Also note that for correct display of Japanese characters using Cypress, you need to install Noto fonts, as the default Ubuntu used in GitHub Actions doesn't include them.
Money-saving technics
ChatGPT knows
Use it wisely, almost all the time you can ask it something like "please make it simple" or "simplify" and the suggested solution becomes much better. Reformulate your request if the answers seem strange or inappropriate. And of course don't forget to use your own head :smile:
We've used it to generate some useful bash scripts for splitting the tests into chunks and counting the average number of PRs the team merges each month, and in my opinion it's one of the best things you can use ChatGPT for. The generated scripts are very precise and customizable, and Chat definitely knows more git commands than any of us.
For example here is the generated script for the number of PRs (counted by the squash commits to the develop branch).
# Set the start and end dates for the period to calculate the average commits start_date="2022-03-08" end_date="2023-03-08" # Get the total number of commits during the period total_commits=$(git log --oneline --after="$start_date" --before="$end_date" | wc -l) # Calculate the number of weeks between the start and end dates start_timestamp=$(gdate -d "$start_date" +%s) end_timestamp=$(gdate -d "$end_date" +%s) total_weeks=$(( ($end_timestamp - $start_timestamp) / (7 * 24 * 3600) )) # Calculate the average commits per week average_commits=$(echo "scale=2; $total_commits / $total_weeks" | bc) # Print the result echo "The average number of commits per week between $start_date and $end_date is $average_commits."

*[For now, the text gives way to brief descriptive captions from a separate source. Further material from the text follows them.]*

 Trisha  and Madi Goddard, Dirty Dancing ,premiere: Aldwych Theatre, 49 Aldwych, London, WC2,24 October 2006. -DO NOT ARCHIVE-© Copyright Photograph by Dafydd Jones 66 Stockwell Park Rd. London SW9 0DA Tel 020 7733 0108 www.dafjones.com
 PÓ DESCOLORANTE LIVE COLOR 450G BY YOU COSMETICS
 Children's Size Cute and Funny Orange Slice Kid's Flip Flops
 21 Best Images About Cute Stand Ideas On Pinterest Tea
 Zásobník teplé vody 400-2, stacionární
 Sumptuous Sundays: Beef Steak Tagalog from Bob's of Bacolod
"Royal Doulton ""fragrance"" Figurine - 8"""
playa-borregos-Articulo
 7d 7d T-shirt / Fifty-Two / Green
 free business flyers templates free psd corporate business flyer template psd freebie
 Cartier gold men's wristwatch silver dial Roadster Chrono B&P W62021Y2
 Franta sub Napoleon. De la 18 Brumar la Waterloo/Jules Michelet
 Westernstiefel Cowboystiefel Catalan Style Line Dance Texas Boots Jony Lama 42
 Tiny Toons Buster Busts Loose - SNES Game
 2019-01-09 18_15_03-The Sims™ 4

And another one for splitting the tests.
find cypress/tests -type f -name "*.spec.ts" > $input_file split --lines=$lines_per_file $input_file "./tmp/spec_" --numeric-suffixes=1
We've also tried to ask ChatGPT to improve the workflow itself and some complicated questions about GitHub Actions, but since Chat has limited knowledge, it can't help you with the latest changes.
Combine small jobs
You can combine linting and testing jobs into one, because linting itself doesn't take much time. But you also have to do a checkout and install/restore dependencies from cache if you run it in a separate job. So basically combining them doesn't make much of a difference in time, but it does allow you to save some money. It's also applicable to any small job, even if it does the task multiple times.

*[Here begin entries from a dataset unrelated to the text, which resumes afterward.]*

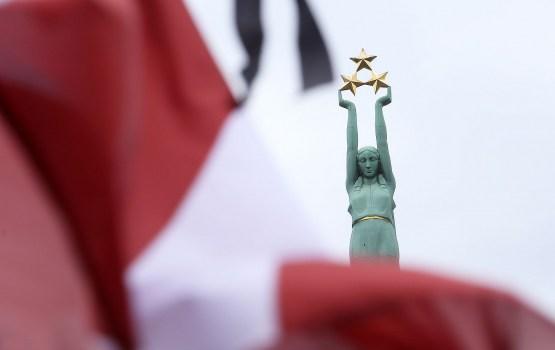 Nākamnedēļ atklās restaurēto Brīvības pieminekli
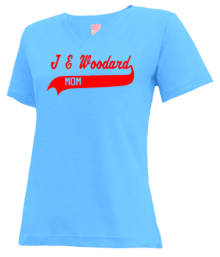 J E Woodard Elementary School  V-neck Shirts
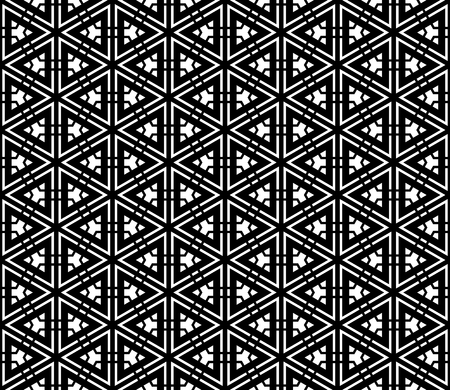 Seamless geometric pattern based on Japanese ornament Kumiko.Black and white.Thick and thin lines.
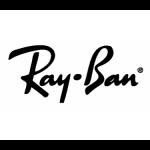 RayBan Logo A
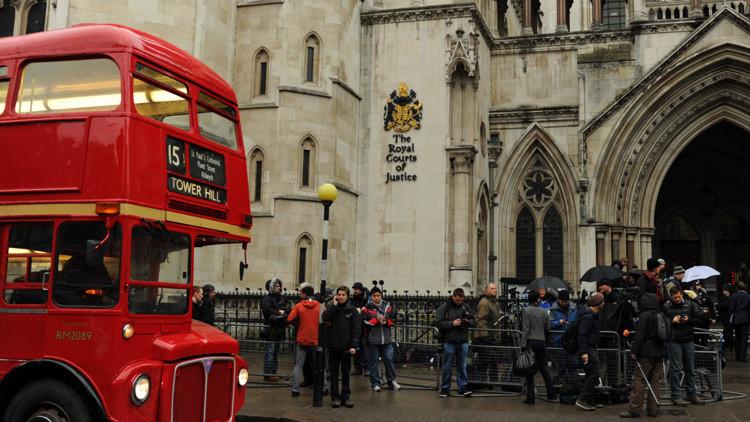 Rusia reclama a Ucrania ante un tribunal de Londres una multimillonaria deuda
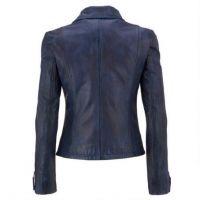 New Women's Black Fashion Motorcycle Original Leather Slim fit Jacket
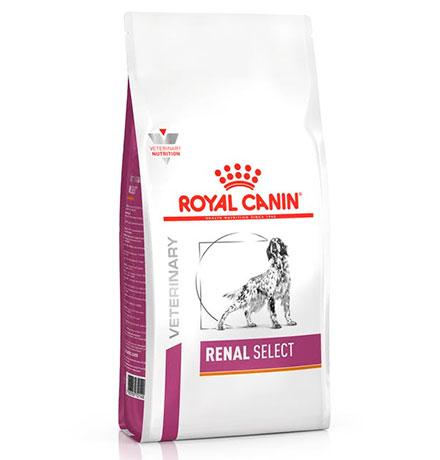 Royal Canin Renal Select / Ветеринарный сухой корм Роял Канин Ренал Селект для собак Заболевание почек (хроническая болезнь почек)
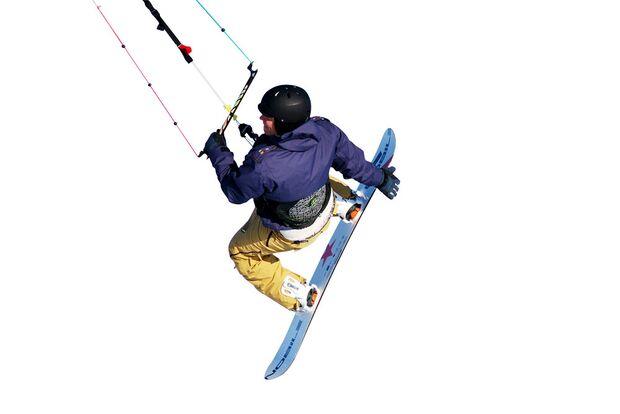 od-2016-bayern-winter-special-aktiv-durch-den-winter-snowkiten (jpg)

Move everything outside of the matrix
Especially builds and other expensive steps, but also don't forget about the previous point
Use extensions and reuse existing Actions
For VS Code you can use an GitHub Actions extension that will show you the errors in your workflow before the run (hello Jenkins).

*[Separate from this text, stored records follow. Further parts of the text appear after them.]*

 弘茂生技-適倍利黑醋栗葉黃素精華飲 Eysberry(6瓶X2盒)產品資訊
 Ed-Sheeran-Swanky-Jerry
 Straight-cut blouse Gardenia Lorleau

And of course don't overthink your own solution if it exists on the market, just use it.
Problems
Lots of extensions use deprecated libs
A serious problem I faced during development was that many useful actions available on the market don't get updates for months or even years, and there are no fresh alternatives. So be sure to check the warnings on GitHub and be ready to replace them with your own solutions.
Path filtering and required jobs
Don't forget to use special workflows for skipped but required checks or you can't merge your PR that changes something beyond the path filtering conditions in your workflows.
Testing might be expensive
You can enjoy the power of free GitHub Actions access on a personal account, you can easily repeat the structure of your project and run similar workflows for testing purposes on the playground. It will also allow you to decrease feedback loop time.
Next steps
We have done a lot of work to improve our workflow, but I know we can do better, especially in execution time, so here is what I suggest to do in the future.
Optimize e2e tests run
As you saw in the script, our current e2e test splitting is very simple, it just uses find
and split
without any extra optimization logic.
And it's not the best solution because the execution time per job can vary significantly. So we can analyze Cypress logs and execution time and make the test distribution more rational.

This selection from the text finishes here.